-- Start EXTRACTED RECORDS --
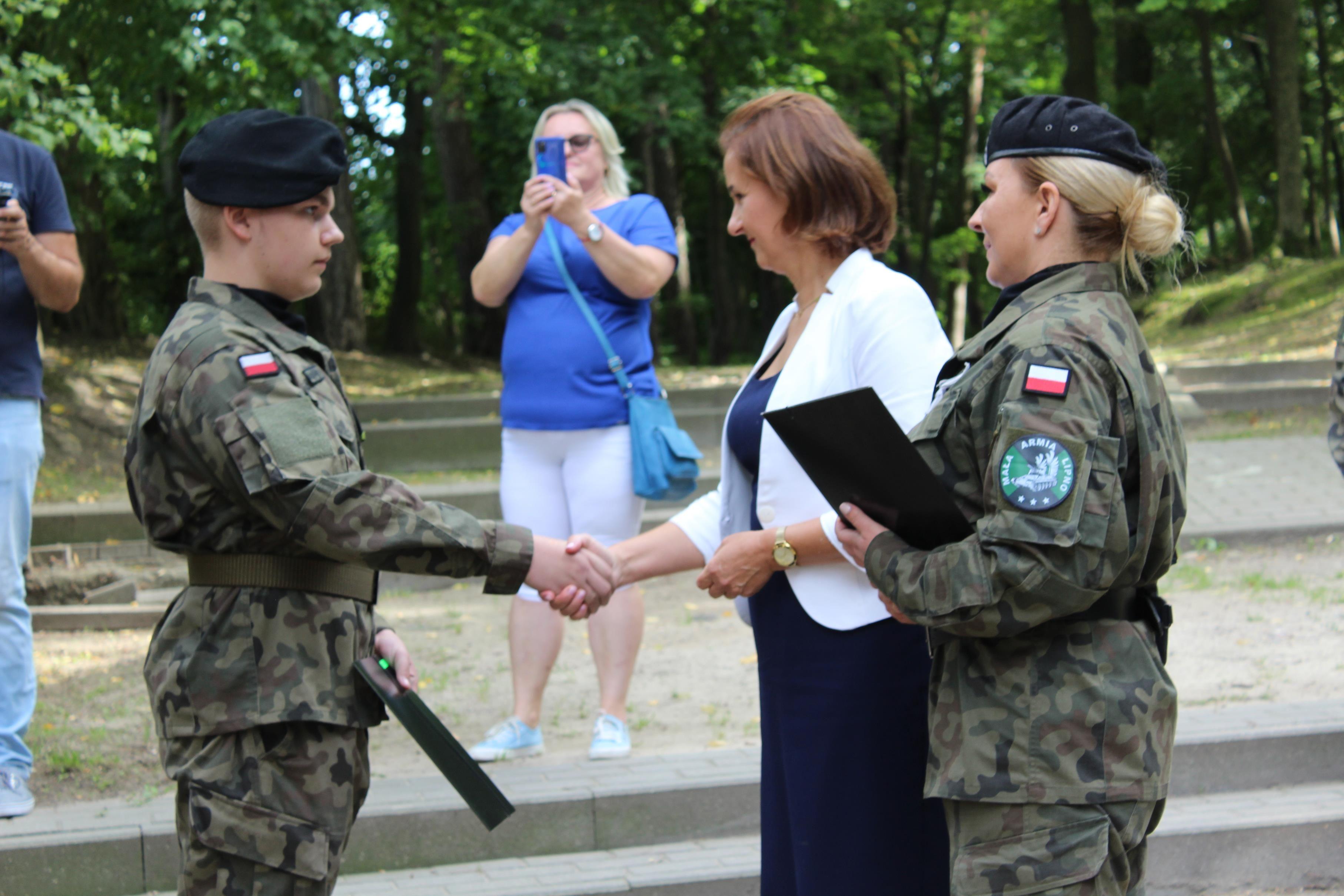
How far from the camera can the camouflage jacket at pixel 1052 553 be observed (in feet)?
6.27

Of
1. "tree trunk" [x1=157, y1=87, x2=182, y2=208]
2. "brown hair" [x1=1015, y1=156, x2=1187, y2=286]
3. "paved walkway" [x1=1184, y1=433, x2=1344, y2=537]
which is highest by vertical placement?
"tree trunk" [x1=157, y1=87, x2=182, y2=208]

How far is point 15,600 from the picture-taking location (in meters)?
3.98

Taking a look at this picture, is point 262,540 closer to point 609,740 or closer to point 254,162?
point 254,162

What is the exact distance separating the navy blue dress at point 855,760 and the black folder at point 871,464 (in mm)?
432

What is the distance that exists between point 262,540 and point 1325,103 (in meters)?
28.5

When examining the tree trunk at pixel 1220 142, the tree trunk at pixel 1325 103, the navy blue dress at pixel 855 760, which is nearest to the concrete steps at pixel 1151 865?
the navy blue dress at pixel 855 760

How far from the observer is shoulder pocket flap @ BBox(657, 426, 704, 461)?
4355 millimetres

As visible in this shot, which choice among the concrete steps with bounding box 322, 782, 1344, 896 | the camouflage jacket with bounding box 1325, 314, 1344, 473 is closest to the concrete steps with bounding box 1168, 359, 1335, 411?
the concrete steps with bounding box 322, 782, 1344, 896

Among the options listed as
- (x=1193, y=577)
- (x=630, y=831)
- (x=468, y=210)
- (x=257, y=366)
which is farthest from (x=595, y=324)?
(x=468, y=210)

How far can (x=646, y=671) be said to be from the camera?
588 cm

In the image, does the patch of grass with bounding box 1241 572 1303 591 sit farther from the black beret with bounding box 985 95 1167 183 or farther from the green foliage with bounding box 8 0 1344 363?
the black beret with bounding box 985 95 1167 183

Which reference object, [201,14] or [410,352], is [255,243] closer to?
[201,14]

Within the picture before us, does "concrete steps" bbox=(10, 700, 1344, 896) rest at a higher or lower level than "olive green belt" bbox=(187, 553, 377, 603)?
lower

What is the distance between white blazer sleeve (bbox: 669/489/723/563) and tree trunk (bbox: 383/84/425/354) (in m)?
16.8
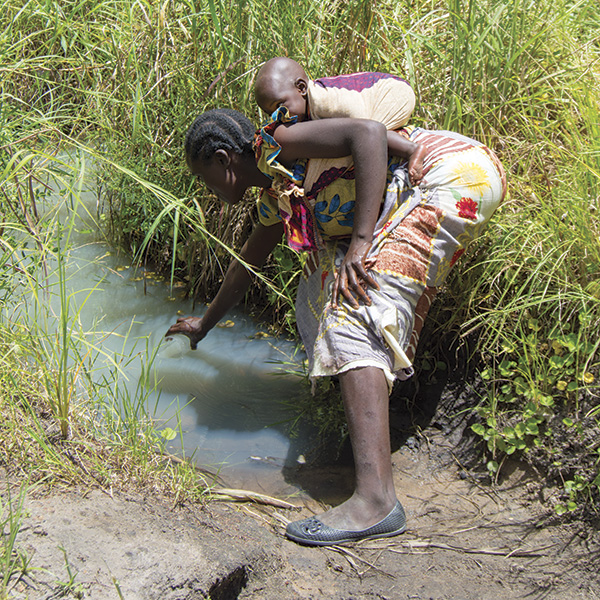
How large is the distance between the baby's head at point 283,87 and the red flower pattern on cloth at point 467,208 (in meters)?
0.57

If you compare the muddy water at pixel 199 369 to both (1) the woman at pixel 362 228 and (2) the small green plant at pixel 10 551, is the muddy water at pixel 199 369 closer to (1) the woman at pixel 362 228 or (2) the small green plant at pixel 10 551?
(1) the woman at pixel 362 228

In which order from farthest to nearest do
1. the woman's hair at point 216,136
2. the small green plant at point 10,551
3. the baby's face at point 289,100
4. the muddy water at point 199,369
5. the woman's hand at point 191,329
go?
1. the woman's hand at point 191,329
2. the muddy water at point 199,369
3. the woman's hair at point 216,136
4. the baby's face at point 289,100
5. the small green plant at point 10,551

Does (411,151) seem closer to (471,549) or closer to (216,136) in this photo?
(216,136)

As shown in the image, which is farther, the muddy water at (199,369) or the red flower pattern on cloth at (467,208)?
the muddy water at (199,369)

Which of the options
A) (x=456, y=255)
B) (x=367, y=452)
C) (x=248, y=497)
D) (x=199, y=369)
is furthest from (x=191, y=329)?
(x=456, y=255)

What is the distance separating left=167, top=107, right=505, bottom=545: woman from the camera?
1.93 m

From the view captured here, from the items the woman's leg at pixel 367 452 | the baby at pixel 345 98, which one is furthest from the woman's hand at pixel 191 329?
the baby at pixel 345 98

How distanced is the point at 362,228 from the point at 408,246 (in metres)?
0.17

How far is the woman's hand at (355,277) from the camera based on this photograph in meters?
1.98

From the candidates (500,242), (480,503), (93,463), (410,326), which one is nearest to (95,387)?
(93,463)

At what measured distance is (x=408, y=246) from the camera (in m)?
2.04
-- End EXTRACTED RECORDS --
WHAT NEEDS TO BE DONE:
Copy out all of the data word for word. Do not carry over any picture.

RIGHT ANSWER:
How far from the camera can the camouflage jacket at pixel 1052 553 be observed (in feet)?
6.27

Of
1. "tree trunk" [x1=157, y1=87, x2=182, y2=208]
2. "brown hair" [x1=1015, y1=156, x2=1187, y2=286]
3. "paved walkway" [x1=1184, y1=433, x2=1344, y2=537]
which is highest by vertical placement?
"tree trunk" [x1=157, y1=87, x2=182, y2=208]

How far is point 15,600 from the picture-taking location (in meters)?
3.98

Taking a look at this picture, is point 262,540 closer to point 609,740 or closer to point 254,162?
point 254,162

What is the exact distance separating the navy blue dress at point 855,760 and the black folder at point 871,464 (in mm)?
432

What is the distance that exists between point 262,540 and point 1325,103 (in meters)?
28.5

When examining the tree trunk at pixel 1220 142, the tree trunk at pixel 1325 103, the navy blue dress at pixel 855 760, which is nearest to the concrete steps at pixel 1151 865?
the navy blue dress at pixel 855 760

How far from the observer is shoulder pocket flap @ BBox(657, 426, 704, 461)?
4355 millimetres

As visible in this shot, which choice among the concrete steps with bounding box 322, 782, 1344, 896 | the camouflage jacket with bounding box 1325, 314, 1344, 473 is closest to the concrete steps with bounding box 1168, 359, 1335, 411?
the concrete steps with bounding box 322, 782, 1344, 896

Among the options listed as
- (x=1193, y=577)
- (x=630, y=831)
- (x=468, y=210)
- (x=257, y=366)
which is farthest from (x=595, y=324)?
(x=468, y=210)

How far can (x=646, y=671) be said to be from the camera?
588 cm

In the image, does the patch of grass with bounding box 1241 572 1303 591 sit farther from the black beret with bounding box 985 95 1167 183 or farther from the green foliage with bounding box 8 0 1344 363?
the black beret with bounding box 985 95 1167 183

Which reference object, [201,14] or [410,352], is [255,243] closer to?
[201,14]

Within the picture before us, does "concrete steps" bbox=(10, 700, 1344, 896) rest at a higher or lower level than "olive green belt" bbox=(187, 553, 377, 603)?
lower

What is the distance between white blazer sleeve (bbox: 669/489/723/563) and tree trunk (bbox: 383/84/425/354) (in m)?
16.8
How large is the distance between the baby's head at point 283,87 and the red flower pattern on cloth at point 467,208 (in meters)?
0.57

If you compare the muddy water at pixel 199 369 to both (1) the woman at pixel 362 228 and (2) the small green plant at pixel 10 551, is the muddy water at pixel 199 369 closer to (1) the woman at pixel 362 228 or (2) the small green plant at pixel 10 551?
(1) the woman at pixel 362 228

In which order from farthest to nearest do
1. the woman's hair at point 216,136
2. the small green plant at point 10,551
3. the baby's face at point 289,100
4. the muddy water at point 199,369
5. the woman's hand at point 191,329
go?
1. the woman's hand at point 191,329
2. the muddy water at point 199,369
3. the woman's hair at point 216,136
4. the baby's face at point 289,100
5. the small green plant at point 10,551

Does (411,151) seem closer to (471,549) or closer to (216,136) in this photo?
(216,136)

As shown in the image, which is farther, the muddy water at (199,369) or the red flower pattern on cloth at (467,208)?
the muddy water at (199,369)

Which of the options
A) (x=456, y=255)
B) (x=367, y=452)
C) (x=248, y=497)
D) (x=199, y=369)
is furthest from (x=191, y=329)?
(x=456, y=255)

What is the distance separating left=167, top=107, right=505, bottom=545: woman from the camera?
1.93 m

From the view captured here, from the items the woman's leg at pixel 367 452 | the baby at pixel 345 98, which one is furthest from the woman's hand at pixel 191 329?
the baby at pixel 345 98

How distanced is the point at 362,228 from the point at 408,246 (in metres)?
0.17

How far is the woman's hand at (355,277) from the camera based on this photograph in meters?
1.98

From the candidates (500,242), (480,503), (93,463), (410,326), which one is nearest to (95,387)?
(93,463)

At what measured distance is (x=408, y=246) from the camera (in m)?
2.04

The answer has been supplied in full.